## Text provided
Sunday, February 16, 2014

how do i "cope" with the pain?

my forward walking video was posted by a girl who received this response "It's unfortunate that she does not share her reality of how she has coped or is coping over the years. You can see the tears in her eyes, the pain in her heart, and hear it in her voice. There is so much below the surface...and that's what really needs to be voiced. That's my opinion on what I see in this video." and asked "I was wondering if you have done a video or any blog posts about your coping or if you think this description is accurate? Thanks!"
here is my response: 
 y'know...it's interesting, i was seein a guy who had the same impression recently, the "sad" was what stood out to him. it surprised me, i had to watch it again myself to look for what he'd seen. it is in there, to be sure, and it's in me. there was a time when a couple years passed where i hadn't felt it in an acutely painful way and in my presentations or writings i would say "i'm not sad anymore, it doesn't hurt anymore" and then the night before my son turned 14, i felt the hole in me as fresh and raw as if it had been yesterday. and to be honest, the timing of this question is interesting me, not only because it's the 2nd comment of this nature i've encountered in just a few weeks, but as recently as Friday night, some loss landed on me out of nowhere and weighed heavy. i was sittin around a fire with about 20 people and the 3 directly across from me were mamas cuddlin sons in their laps from toddlers to about 8 years old. as guitars were played and songs were sung and under a full moon sky, i couldn't keep it in. i wept as inconspicuously as i could for like a half hour.

## Stored data
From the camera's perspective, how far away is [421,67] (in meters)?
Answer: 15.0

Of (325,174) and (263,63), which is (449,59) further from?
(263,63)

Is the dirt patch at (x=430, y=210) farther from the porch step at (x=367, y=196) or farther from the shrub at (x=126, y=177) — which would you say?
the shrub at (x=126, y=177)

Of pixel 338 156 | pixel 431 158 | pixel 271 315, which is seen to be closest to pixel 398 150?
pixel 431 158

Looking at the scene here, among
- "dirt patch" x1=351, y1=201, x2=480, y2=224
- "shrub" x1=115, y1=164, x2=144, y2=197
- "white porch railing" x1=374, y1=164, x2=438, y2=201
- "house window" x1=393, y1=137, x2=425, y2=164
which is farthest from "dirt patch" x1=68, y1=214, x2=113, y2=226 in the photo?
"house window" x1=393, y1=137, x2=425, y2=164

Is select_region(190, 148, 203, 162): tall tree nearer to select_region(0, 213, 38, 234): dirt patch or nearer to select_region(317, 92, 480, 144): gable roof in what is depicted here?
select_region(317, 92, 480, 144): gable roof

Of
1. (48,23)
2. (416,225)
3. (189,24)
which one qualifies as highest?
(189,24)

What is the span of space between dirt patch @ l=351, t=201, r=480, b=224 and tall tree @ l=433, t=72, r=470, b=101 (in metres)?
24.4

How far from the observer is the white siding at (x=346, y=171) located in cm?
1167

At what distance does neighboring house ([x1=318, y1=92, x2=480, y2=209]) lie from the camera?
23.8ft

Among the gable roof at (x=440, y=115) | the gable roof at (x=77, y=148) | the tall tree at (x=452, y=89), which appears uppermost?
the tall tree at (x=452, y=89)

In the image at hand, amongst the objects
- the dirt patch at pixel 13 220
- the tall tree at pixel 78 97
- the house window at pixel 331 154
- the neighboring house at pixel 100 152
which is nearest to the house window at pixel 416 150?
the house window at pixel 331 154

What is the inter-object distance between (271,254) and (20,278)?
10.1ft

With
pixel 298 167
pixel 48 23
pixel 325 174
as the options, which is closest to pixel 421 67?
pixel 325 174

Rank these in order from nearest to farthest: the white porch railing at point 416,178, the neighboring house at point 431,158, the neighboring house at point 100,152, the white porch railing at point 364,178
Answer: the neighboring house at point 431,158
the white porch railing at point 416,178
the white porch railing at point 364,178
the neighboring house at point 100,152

...

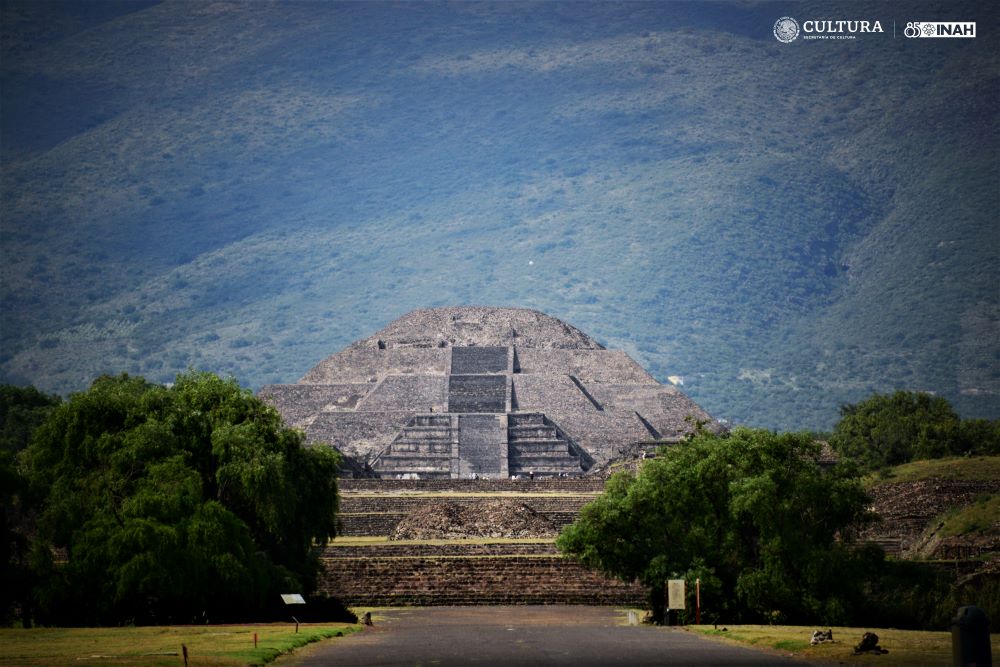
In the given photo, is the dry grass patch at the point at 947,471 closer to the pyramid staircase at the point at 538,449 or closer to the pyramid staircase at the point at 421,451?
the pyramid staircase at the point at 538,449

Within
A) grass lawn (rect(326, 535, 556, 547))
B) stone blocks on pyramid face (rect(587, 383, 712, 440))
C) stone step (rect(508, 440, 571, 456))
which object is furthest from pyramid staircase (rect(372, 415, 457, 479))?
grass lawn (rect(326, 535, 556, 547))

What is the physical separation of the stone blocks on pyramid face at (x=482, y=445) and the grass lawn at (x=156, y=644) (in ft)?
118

--

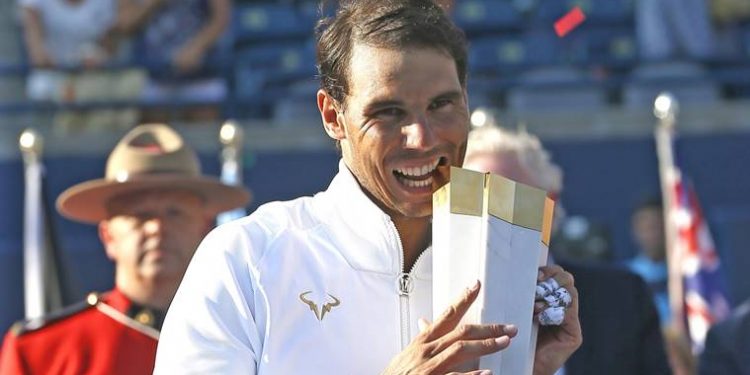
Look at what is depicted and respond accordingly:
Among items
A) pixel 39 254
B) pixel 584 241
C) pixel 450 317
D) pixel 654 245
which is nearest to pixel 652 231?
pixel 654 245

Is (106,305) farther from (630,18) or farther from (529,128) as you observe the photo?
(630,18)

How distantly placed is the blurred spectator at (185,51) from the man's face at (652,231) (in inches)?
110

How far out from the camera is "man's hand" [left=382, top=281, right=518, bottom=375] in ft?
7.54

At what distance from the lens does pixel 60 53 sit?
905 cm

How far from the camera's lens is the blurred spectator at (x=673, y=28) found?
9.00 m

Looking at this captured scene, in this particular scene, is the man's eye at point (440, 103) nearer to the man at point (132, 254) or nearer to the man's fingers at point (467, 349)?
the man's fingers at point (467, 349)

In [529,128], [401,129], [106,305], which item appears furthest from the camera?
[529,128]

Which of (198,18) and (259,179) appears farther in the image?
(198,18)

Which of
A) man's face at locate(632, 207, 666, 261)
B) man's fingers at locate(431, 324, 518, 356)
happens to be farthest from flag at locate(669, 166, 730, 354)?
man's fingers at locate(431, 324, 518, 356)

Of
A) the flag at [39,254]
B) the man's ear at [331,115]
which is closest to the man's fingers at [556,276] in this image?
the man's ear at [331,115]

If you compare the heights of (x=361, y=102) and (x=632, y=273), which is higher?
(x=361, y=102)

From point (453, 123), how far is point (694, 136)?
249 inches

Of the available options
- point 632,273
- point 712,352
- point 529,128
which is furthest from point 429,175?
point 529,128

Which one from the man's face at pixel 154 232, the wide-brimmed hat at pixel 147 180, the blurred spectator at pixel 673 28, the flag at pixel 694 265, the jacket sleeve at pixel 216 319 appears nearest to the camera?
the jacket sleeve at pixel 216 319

## To do
Copy out the blog post about coping with pain word for word, from its date line to its last sentence.

## Output of the task
Sunday, February 16, 2014

how do i "cope" with the pain?

my forward walking video was posted by a girl who received this response "It's unfortunate that she does not share her reality of how she has coped or is coping over the years. You can see the tears in her eyes, the pain in her heart, and hear it in her voice. There is so much below the surface...and that's what really needs to be voiced. That's my opinion on what I see in this video." and asked "I was wondering if you have done a video or any blog posts about your coping or if you think this description is accurate? Thanks!"
here is my response: 
 y'know...it's interesting, i was seein a guy who had the same impression recently, the "sad" was what stood out to him. it surprised me, i had to watch it again myself to look for what he'd seen. it is in there, to be sure, and it's in me. there was a time when a couple years passed where i hadn't felt it in an acutely painful way and in my presentations or writings i would say "i'm not sad anymore, it doesn't hurt anymore" and then the night before my son turned 14, i felt the hole in me as fresh and raw as if it had been yesterday. and to be honest, the timing of this question is interesting me, not only because it's the 2nd comment of this nature i've encountered in just a few weeks, but as recently as Friday night, some loss landed on me out of nowhere and weighed heavy. i was sittin around a fire with about 20 people and the 3 directly across from me were mamas cuddlin sons in their laps from toddlers to about 8 years old. as guitars were played and songs were sung and under a full moon sky, i couldn't keep it in. i wept as inconspicuously as i could for like a half hour.